Police-influencer Marian Godină recalled, in a confession on Facebook full of humor and self-irony, his experience at the Baccalaureate exam, with exact quotes from his book “Flashes from the opposite direction”.
Godină reports that, in the twelfth grade, the absences had brought him to the threshold of the Romanian language test, which would have blocked his access to the exam:
“The period for the final exams was approaching and I was liable to remain correct in the Romanian language. This meant that I did not even enter the baccalaureate exam. Seeing that the joke was getting bigger, I started to study and, with luck, alas, I got an average 5.”
Thrilled that he had passed, he asked the teacher a question that drew laughter from the class:
“I thanked the Romanian teacher and, because I had caught the momentum and was excited, I asked him if it was possible to get a 10 in the baccalaureate, in the Romanian language oral test. The teacher answered me only after the whole class stopped laughing.
– You should ask me if it is possible to take 5″.
“Dad also only now, when he reads this book, finds out what his money was spent on”
The police-influencer recounts that although he wanted to make up for Maths, meditation turned into a hearty meal:
It was the first day when we had to go to meditation and meet the math teacher. I took a notebook and met my colleague. We arrived a little faster at the address, so we waited a little longer, just to be punctual. As we were waiting like this, near the square at Steagu, we were struck by the smell of anchovies and I said to my colleague:
– Come on, let’s eat some anchovies, because we still have time.
– We still have time, but I have no money. do you have
-Pfff… I don’t have either. Well, but do you know math?
– I know something like that…
– Come to the anchovies, give them some meditation… Let’s eat!

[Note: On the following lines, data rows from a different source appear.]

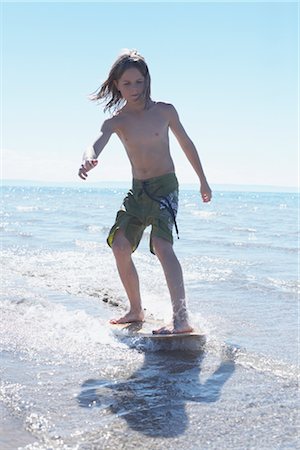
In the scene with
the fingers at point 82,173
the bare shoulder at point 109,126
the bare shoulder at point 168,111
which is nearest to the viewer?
the fingers at point 82,173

We went and ate our fill, had a drink each, and then, with our bellies full, our regrets came.
We were supposed to go to meditation…
– Let’s call her and tell her that something happened and we’ll go next time”

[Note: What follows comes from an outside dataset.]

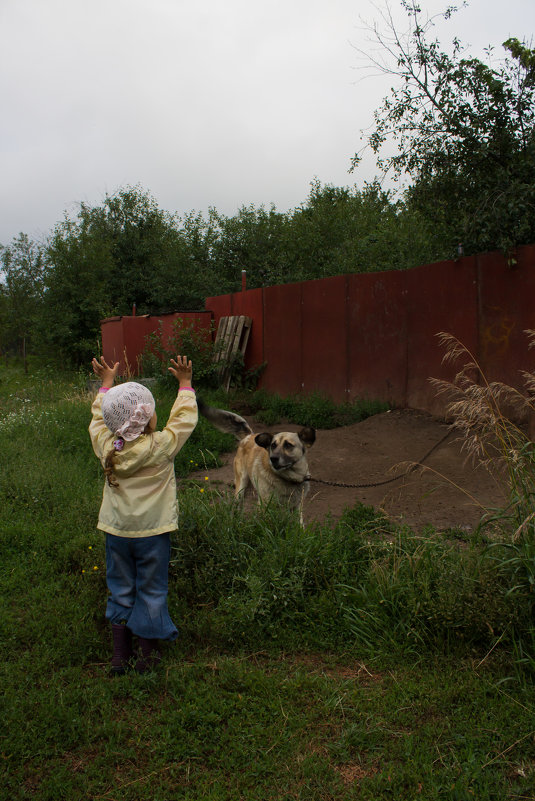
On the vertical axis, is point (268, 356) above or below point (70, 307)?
below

I never met the meditation teacher at mate, instead I went with my friend to eat anchovies three times a week. Dad also finds out only now, when he reads this book, what his money was spent on. To the anchovies. We also took cigarettes…”.
How he got 10 in the oral exam in Romanian
During the oral exam, Godină says that he was distracted by the voice of a theology student:
“I was listening to a theology student and the future priest’s voice made me sick… this will be a good priest with his baritone voice, he will also wake the dead.”

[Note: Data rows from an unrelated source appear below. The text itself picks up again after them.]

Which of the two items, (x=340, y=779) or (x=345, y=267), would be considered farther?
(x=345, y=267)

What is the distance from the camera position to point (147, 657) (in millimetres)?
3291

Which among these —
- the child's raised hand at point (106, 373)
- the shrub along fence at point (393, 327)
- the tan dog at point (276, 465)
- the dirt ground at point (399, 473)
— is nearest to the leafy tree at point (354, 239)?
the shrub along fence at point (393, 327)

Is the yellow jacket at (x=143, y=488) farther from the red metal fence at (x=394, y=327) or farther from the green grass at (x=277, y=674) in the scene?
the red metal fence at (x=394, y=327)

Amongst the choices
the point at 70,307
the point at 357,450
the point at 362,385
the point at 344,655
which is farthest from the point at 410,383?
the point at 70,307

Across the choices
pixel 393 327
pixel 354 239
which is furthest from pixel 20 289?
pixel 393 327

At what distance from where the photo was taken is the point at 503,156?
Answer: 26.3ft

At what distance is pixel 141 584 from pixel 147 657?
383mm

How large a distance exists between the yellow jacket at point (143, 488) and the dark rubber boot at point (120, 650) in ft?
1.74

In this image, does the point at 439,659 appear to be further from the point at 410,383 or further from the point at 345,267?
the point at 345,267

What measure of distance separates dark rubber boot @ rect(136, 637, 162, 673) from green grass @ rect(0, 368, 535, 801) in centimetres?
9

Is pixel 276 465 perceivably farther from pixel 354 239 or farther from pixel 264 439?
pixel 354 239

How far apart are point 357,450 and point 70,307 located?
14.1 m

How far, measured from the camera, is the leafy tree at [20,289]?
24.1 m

After the theologian received 9, Godină entered and spoke with confidence:
– No… look, this is 10.” the teacher told him.
“I got up too, I said thanks, took the ticket with the grade and left happy. I didn’t have the patience to sit with my colleagues outside and explain to them how it was. I just told them that I got 10, not pretending to believe me, and I went home, impatient to call my father, who was at work.” reported Godină.
What grades did Marian Godină get at BAC
At the end of the post, the policeman also revealed the other grades obtained:
“The next day was the English test, where I got a 9. When the results were displayed, Marian, who struggled hard to pass the class, had a 10 in oral Romanian, a 9.80 in written Romanian, an 8.80 in mathematics, where he had meditated hard, with anchovies, a 10 in physical education and a 6.85 in biology.”